*** Block opens ***

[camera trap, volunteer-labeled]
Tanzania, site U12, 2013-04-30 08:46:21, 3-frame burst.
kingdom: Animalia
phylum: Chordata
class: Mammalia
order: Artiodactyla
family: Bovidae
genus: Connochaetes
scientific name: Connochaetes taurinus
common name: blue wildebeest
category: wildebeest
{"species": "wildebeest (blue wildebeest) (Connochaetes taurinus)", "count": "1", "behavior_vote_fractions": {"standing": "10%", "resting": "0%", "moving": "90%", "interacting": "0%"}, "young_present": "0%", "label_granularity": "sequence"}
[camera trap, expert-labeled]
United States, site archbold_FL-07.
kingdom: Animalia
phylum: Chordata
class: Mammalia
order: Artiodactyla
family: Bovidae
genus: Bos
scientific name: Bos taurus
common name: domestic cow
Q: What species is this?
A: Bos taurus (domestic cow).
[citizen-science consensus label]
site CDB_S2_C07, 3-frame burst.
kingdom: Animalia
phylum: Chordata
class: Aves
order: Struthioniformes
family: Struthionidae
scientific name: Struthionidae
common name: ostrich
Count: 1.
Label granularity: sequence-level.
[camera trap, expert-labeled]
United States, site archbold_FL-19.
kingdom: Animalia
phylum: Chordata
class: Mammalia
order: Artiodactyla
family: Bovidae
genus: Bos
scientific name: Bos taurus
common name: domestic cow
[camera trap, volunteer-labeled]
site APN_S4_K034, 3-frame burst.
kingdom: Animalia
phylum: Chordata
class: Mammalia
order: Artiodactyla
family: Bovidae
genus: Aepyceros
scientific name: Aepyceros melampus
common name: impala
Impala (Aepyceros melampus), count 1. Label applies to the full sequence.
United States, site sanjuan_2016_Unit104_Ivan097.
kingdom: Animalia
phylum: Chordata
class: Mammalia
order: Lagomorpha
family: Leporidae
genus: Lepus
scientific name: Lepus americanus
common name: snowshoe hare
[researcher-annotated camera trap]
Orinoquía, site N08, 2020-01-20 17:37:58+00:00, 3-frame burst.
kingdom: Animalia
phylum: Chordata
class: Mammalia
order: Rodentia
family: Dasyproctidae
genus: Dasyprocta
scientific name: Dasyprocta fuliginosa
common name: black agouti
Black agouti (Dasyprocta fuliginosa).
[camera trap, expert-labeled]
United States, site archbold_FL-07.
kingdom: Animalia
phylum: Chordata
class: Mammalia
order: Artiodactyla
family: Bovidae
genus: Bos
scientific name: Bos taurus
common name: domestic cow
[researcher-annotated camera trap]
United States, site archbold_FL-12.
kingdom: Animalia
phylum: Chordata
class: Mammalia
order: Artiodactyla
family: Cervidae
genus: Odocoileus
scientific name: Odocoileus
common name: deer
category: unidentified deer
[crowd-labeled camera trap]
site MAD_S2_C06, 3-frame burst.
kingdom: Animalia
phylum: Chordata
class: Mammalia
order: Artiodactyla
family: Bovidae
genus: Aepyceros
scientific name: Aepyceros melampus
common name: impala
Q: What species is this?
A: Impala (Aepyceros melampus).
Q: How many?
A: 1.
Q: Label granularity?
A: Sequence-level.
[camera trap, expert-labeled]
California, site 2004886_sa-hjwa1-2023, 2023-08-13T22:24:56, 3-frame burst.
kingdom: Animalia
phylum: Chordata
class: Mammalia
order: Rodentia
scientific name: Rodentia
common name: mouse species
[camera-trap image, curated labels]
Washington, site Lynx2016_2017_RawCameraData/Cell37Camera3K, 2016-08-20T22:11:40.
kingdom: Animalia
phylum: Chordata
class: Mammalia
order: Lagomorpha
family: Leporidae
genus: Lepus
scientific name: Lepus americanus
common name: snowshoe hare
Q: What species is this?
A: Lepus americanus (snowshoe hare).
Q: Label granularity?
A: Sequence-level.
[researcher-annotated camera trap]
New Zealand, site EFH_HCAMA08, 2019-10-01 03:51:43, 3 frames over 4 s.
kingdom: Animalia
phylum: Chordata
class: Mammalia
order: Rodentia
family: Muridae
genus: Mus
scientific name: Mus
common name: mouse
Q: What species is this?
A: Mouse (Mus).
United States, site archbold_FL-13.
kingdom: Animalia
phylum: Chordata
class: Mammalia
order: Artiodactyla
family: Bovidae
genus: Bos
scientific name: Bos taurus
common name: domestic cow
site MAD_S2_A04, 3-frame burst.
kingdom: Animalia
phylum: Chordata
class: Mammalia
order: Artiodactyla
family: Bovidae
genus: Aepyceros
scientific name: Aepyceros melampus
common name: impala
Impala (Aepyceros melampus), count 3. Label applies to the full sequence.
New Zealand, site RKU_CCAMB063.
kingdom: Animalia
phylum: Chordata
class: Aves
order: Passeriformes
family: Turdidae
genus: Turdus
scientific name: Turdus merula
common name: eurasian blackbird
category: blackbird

*** Block closes ***

Exercise brief: Each record above needs to be transcribed word for word.

Response to the task:
[camera trap, volunteer-labeled]
Tanzania, site U12, 2013-04-30 08:46:21, 3-frame burst.
kingdom: Animalia
phylum: Chordata
class: Mammalia
order: Artiodactyla
family: Bovidae
genus: Connochaetes
scientific name: Connochaetes taurinus
common name: blue wildebeest
category: wildebeest
{"species": "wildebeest (blue wildebeest) (Connochaetes taurinus)", "count": "1", "behavior_vote_fractions": {"standing": "10%", "resting": "0%", "moving": "90%", "interacting": "0%"}, "young_present": "0%", "label_granularity": "sequence"}
[camera trap, expert-labeled]
United States, site archbold_FL-07.
kingdom: Animalia
phylum: Chordata
class: Mammalia
order: Artiodactyla
family: Bovidae
genus: Bos
scientific name: Bos taurus
common name: domestic cow
Q: What species is this?
A: Bos taurus (domestic cow).
[citizen-science consensus label]
site CDB_S2_C07, 3-frame burst.
kingdom: Animalia
phylum: Chordata
class: Aves
order: Struthioniformes
family: Struthionidae
scientific name: Struthionidae
common name: ostrich
Count: 1.
Label granularity: sequence-level.
[camera trap, expert-labeled]
United States, site archbold_FL-19.
kingdom: Animalia
phylum: Chordata
class: Mammalia
order: Artiodactyla
family: Bovidae
genus: Bos
scientific name: Bos taurus
common name: domestic cow
[camera trap, volunteer-labeled]
site APN_S4_K034, 3-frame burst.
kingdom: Animalia
phylum: Chordata
class: Mammalia
order: Artiodactyla
family: Bovidae
genus: Aepyceros
scientific name: Aepyceros melampus
common name: impala
Impala (Aepyceros melampus), count 1. Label applies to the full sequence.
United States, site sanjuan_2016_Unit104_Ivan097.
kingdom: Animalia
phylum: Chordata
class: Mammalia
order: Lagomorpha
family: Leporidae
genus: Lepus
scientific name: Lepus americanus
common name: snowshoe hare
[researcher-annotated camera trap]
Orinoquía, site N08, 2020-01-20 17:37:58+00:00, 3-frame burst.
kingdom: Animalia
phylum: Chordata
class: Mammalia
order: Rodentia
family: Dasyproctidae
genus: Dasyprocta
scientific name: Dasyprocta fuliginosa
common name: black agouti
Black agouti (Dasyprocta fuliginosa).
[camera trap, expert-labeled]
United States, site archbold_FL-07.
kingdom: Animalia
phylum: Chordata
class: Mammalia
order: Artiodactyla
family: Bovidae
genus: Bos
scientific name: Bos taurus
common name: domestic cow
[researcher-annotated camera trap]
United States, site archbold_FL-12.
kingdom: Animalia
phylum: Chordata
class: Mammalia
order: Artiodactyla
family: Cervidae
genus: Odocoileus
scientific name: Odocoileus
common name: deer
category: unidentified deer
[crowd-labeled camera trap]
site MAD_S2_C06, 3-frame burst.
kingdom: Animalia
phylum: Chordata
class: Mammalia
order: Artiodactyla
family: Bovidae
genus: Aepyceros
scientific name: Aepyceros melampus
common name: impala
Q: What species is this?
A: Impala (Aepyceros melampus).
Q: How many?
A: 1.
Q: Label granularity?
A: Sequence-level.
[camera trap, expert-labeled]
California, site 2004886_sa-hjwa1-2023, 2023-08-13T22:24:56, 3-frame burst.
kingdom: Animalia
phylum: Chordata
class: Mammalia
order: Rodentia
scientific name: Rodentia
common name: mouse species
[camera-trap image, curated labels]
Washington, site Lynx2016_2017_RawCameraData/Cell37Camera3K, 2016-08-20T22:11:40.
kingdom: Animalia
phylum: Chordata
class: Mammalia
order: Lagomorpha
family: Leporidae
genus: Lepus
scientific name: Lepus americanus
common name: snowshoe hare
Q: What species is this?
A: Lepus americanus (snowshoe hare).
Q: Label granularity?
A: Sequence-level.
[researcher-annotated camera trap]
New Zealand, site EFH_HCAMA08, 2019-10-01 03:51:43, 3 frames over 4 s.
kingdom: Animalia
phylum: Chordata
class: Mammalia
order: Rodentia
family: Muridae
genus: Mus
scientific name: Mus
common name: mouse
Q: What species is this?
A: Mouse (Mus).
United States, site archbold_FL-13.
kingdom: Animalia
phylum: Chordata
class: Mammalia
order: Artiodactyla
family: Bovidae
genus: Bos
scientific name: Bos taurus
common name: domestic cow
site MAD_S2_A04, 3-frame burst.
kingdom: Animalia
phylum: Chordata
class: Mammalia
order: Artiodactyla
family: Bovidae
genus: Aepyceros
scientific name: Aepyceros melampus
common name: impala
Impala (Aepyceros melampus), count 3. Label applies to the full sequence.
New Zealand, site RKU_CCAMB063.
kingdom: Animalia
phylum: Chordata
class: Aves
order: Passeriformes
family: Turdidae
genus: Turdus
scientific name: Turdus merula
common name: eurasian blackbird
category: blackbird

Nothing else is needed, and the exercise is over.